En application de l’art. 77 al. 1 LDIP, les conditions de l’adoption prononcée en Suisse sont régies par le droit suisse.

1.2 En l’espèce, le requérant est domicilié en Israël, ce qu'il atteste par la production d'un certificat de vie établi le 1er mars 2022 par l'Ambassade suisse à K______ (Israël). Il ressort en effet de l'attestation de l'Office cantonal de la population qu'il a quitté Genève pour K______(Israël) le 13 octobre 2015. Les conditions de l’art. 75 al. 1 LDIP ne sont donc pas remplies pour admettre la compétence de l’autorité genevoise pour prononcer l’adoption, compte tenu du domicile à l'étranger du requérant. Il reste à examiner si les conditions de l'art. 76 LDIP sont remplies afin d'admettre la compétence du for du lieu d'origine.
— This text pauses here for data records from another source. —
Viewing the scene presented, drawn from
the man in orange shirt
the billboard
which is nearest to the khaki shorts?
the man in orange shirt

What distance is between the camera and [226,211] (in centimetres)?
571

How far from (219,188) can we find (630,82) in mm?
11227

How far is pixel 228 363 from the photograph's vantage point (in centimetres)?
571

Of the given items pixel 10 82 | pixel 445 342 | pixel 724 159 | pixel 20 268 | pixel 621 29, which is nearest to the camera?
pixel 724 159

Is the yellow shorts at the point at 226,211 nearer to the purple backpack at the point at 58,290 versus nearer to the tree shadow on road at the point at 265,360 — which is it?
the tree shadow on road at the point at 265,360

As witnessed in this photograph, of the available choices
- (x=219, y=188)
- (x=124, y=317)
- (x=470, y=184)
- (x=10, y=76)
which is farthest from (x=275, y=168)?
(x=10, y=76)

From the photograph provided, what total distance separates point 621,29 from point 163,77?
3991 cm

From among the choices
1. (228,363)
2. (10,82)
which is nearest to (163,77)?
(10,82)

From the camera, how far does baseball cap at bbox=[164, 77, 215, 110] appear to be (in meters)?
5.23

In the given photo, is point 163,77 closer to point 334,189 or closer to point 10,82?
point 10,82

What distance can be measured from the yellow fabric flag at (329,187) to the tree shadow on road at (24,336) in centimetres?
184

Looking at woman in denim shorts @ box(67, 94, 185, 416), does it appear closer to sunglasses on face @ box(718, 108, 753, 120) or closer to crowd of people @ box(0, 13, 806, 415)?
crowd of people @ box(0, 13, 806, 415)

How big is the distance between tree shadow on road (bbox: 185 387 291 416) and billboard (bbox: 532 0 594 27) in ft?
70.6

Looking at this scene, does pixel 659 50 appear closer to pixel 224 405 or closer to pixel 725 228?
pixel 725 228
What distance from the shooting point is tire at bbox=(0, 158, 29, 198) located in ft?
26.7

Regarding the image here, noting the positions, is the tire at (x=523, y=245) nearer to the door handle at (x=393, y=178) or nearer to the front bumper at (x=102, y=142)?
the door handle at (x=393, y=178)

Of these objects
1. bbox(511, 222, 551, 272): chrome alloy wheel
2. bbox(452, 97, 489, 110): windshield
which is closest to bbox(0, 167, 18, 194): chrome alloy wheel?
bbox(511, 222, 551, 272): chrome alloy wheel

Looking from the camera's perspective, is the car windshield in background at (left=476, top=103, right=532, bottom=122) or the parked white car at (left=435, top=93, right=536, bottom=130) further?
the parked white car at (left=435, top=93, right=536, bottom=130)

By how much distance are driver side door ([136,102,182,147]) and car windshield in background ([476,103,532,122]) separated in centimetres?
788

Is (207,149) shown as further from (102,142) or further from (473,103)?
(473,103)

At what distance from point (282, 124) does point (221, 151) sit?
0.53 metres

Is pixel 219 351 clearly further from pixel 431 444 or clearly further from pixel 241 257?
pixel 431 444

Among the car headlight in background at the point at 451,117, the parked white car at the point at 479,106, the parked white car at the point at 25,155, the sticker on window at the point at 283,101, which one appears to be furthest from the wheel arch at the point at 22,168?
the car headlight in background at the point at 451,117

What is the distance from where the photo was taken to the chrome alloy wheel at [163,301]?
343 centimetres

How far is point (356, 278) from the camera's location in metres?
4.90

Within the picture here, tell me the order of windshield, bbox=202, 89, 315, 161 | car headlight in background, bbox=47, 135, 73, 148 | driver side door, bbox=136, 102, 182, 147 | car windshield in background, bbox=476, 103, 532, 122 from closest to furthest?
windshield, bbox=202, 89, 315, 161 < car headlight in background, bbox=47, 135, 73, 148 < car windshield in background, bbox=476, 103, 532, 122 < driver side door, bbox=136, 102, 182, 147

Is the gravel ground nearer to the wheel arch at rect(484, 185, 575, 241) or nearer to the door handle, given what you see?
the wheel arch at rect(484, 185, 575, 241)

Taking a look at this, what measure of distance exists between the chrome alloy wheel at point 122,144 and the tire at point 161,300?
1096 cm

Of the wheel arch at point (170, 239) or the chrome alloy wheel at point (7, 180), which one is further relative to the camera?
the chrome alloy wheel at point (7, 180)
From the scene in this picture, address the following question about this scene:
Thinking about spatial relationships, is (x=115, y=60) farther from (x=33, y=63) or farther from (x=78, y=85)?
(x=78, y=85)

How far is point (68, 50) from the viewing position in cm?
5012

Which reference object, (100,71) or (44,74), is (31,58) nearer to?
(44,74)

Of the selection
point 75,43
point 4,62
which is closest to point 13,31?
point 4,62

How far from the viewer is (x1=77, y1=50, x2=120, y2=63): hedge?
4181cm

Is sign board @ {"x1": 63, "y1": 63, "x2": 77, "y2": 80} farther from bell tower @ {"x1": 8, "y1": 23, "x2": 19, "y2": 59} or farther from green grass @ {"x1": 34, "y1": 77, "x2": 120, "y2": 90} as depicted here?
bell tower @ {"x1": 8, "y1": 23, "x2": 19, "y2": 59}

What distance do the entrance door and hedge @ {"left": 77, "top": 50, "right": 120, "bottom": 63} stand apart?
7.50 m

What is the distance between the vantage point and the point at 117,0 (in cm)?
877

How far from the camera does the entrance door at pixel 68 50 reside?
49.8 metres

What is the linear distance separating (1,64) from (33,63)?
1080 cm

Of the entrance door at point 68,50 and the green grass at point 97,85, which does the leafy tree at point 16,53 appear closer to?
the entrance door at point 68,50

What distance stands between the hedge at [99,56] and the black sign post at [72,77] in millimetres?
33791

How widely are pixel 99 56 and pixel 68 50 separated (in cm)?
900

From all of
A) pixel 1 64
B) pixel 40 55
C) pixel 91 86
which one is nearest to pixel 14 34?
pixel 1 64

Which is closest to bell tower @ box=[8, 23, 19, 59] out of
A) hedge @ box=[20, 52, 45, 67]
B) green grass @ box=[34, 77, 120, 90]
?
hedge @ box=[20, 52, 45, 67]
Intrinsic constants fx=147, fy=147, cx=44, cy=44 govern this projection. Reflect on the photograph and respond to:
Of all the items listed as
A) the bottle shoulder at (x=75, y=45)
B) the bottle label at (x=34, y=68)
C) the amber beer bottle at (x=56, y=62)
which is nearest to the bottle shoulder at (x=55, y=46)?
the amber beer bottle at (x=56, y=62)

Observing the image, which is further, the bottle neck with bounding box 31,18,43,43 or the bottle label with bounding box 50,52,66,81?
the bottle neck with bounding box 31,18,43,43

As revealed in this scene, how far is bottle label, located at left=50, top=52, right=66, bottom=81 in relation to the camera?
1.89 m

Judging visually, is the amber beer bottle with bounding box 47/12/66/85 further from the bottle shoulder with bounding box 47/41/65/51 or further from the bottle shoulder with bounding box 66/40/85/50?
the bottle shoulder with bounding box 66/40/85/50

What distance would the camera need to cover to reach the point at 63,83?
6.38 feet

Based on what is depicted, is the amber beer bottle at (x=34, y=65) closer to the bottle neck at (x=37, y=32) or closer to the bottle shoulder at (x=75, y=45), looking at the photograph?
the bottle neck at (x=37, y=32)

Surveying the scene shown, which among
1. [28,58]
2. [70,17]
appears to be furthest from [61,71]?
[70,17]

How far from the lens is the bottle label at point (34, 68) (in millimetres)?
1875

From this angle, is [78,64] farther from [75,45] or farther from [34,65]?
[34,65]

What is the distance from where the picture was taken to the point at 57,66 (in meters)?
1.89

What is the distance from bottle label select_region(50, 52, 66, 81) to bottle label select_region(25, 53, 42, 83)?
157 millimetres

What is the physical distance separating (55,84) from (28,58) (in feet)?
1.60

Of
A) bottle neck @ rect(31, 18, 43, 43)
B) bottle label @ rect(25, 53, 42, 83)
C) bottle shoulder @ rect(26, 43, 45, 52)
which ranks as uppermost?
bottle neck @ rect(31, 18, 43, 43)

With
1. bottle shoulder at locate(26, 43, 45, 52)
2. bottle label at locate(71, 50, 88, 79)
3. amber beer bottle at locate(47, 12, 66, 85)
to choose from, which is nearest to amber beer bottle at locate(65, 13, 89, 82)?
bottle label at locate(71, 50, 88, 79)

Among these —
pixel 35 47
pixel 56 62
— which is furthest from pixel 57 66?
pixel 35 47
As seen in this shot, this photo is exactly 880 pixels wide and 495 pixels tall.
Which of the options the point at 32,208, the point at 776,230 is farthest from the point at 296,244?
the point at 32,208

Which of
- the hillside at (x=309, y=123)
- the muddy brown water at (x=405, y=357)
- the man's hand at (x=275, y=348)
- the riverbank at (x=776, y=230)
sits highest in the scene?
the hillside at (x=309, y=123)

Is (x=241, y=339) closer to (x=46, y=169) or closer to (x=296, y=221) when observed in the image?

Si certes, le requérant et la candidate à l'adoption sont tous deux originaires de Genève, le requérant n'a pas démontré qu'il ne pourrait pas adopter cette dernière à son lieu de domicile. En effet, le requérant n'a produit qu'un document établi par un employé consulaire de l'Ambassade suisse, précisant que l'adoption en Israël lui paraissait "totalement improbable" et que l’ambassade "ne connait aucun cas similaires". Elle l'envoyait à se renseigner à ce sujet, dès lors qu'elle ne pouvait lui donner aucune information sur le droit de l'adoption en Israël.

Ce document n'est manifestement pas suffisant pour permettre de retenir que la procédure d'adoption au lieu de domicile du requérant ne serait pas possible ou encore paraîtrait déraisonnable. Le requérant n'a en effet pas établi que la législation israélienne ne permettrait pas de prononcer, en Israël, l'adoption requise, au point que l'on ne saurait exiger de lui qu'il entreprenne dans ce pays des démarches en ce sens. Il ne prétend d'ailleurs pas avoir entrepris une procédure qui n'aurait pas été couronnée de succès, ni même s'être renseigné auprès d'un avocat en ce pays.

De ce fait, le for d’origine prévu à l’art. 76 LDIP n'est pas ouvert au cas d'espèce, de sorte que la requête est irrecevable, le requérant n'ayant pas prouvé, à satisfaction de droit, l'impossibilité d'adopter la personne souhaitée à son lieu de domicile, en Israël.

Quoi qu'il en soit, même si l'on devait admettre la compétence des tribunaux genevois pour connaître de la requête d'adoption, l'une des conditions matérielles au prononcé de celle-ci ferait défaut, ce qui sera examiné ci-dessous.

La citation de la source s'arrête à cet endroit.